Just think, a nice Algerian government, in which they would be caids (officials), more arrogant than the roumis (colonial) government, for the simple reason that an upstart is always harsher and more unforgiving than one who has already “arrived”! There is no avoiding it, Algerians want neither plague nor cholera, nor a government by roumi or that of a caid. Moreover, the majority of Kabyle workers know that a Muslim government, both religious and political, cannot take but a feudal character, so will therefore be primitive. All Muslim governments so far are proof of this.

Algerians will seek their own self-governance based on the village or Douar [tent village] without MPs or ministers who get fat at their expense, because the Algerian people freed from one yoke will not want to have another, and their federalist and libertarian temperament is the surest guarantee against that. It is in the mass of manual workers that a robust intelligence and nobleness of mind is found, while the horde of “intellectuals” is, in the vast majority, devoid of any generous sentiment.

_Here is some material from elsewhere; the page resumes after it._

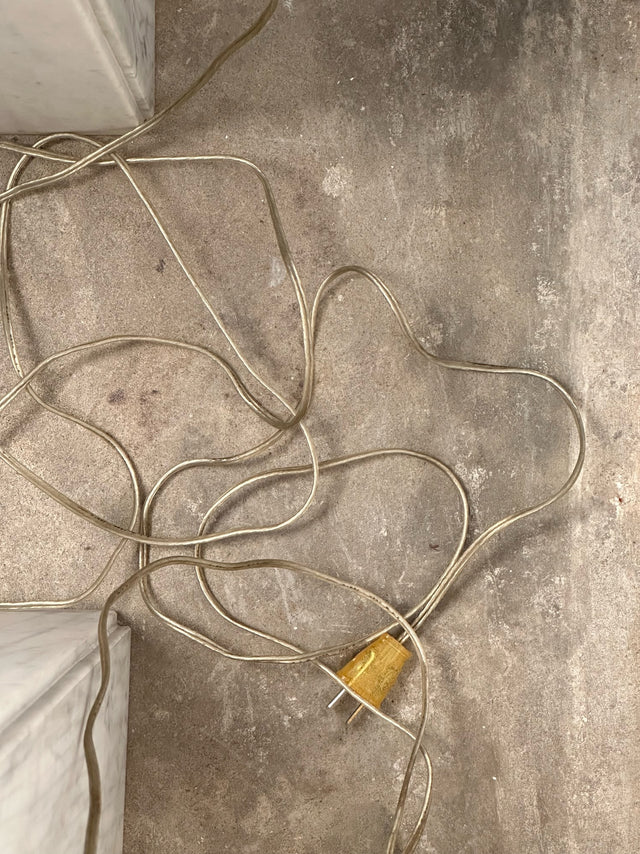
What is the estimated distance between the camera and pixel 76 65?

As for Stalinists, they do not represent a strong force, their members are recruited solely among the fools or wretches. The native has little enthusiasm to be labelled, whether as a liar or a super-fascist .

For the collaborators, police officers, judges, caids and other slave drivers who live the high life on Algerian cheese, their fate is preordained: the rope/noose, although they are barely worth it.

For all these reasons, should my countrymen be considered authentic revolutionaries bordering on anarchy? No, because whilst they have a temperament which is undoubtedly federalist and libertarian, they lack education and culture, and our propaganda, which is indispensable to the rebellious spirits.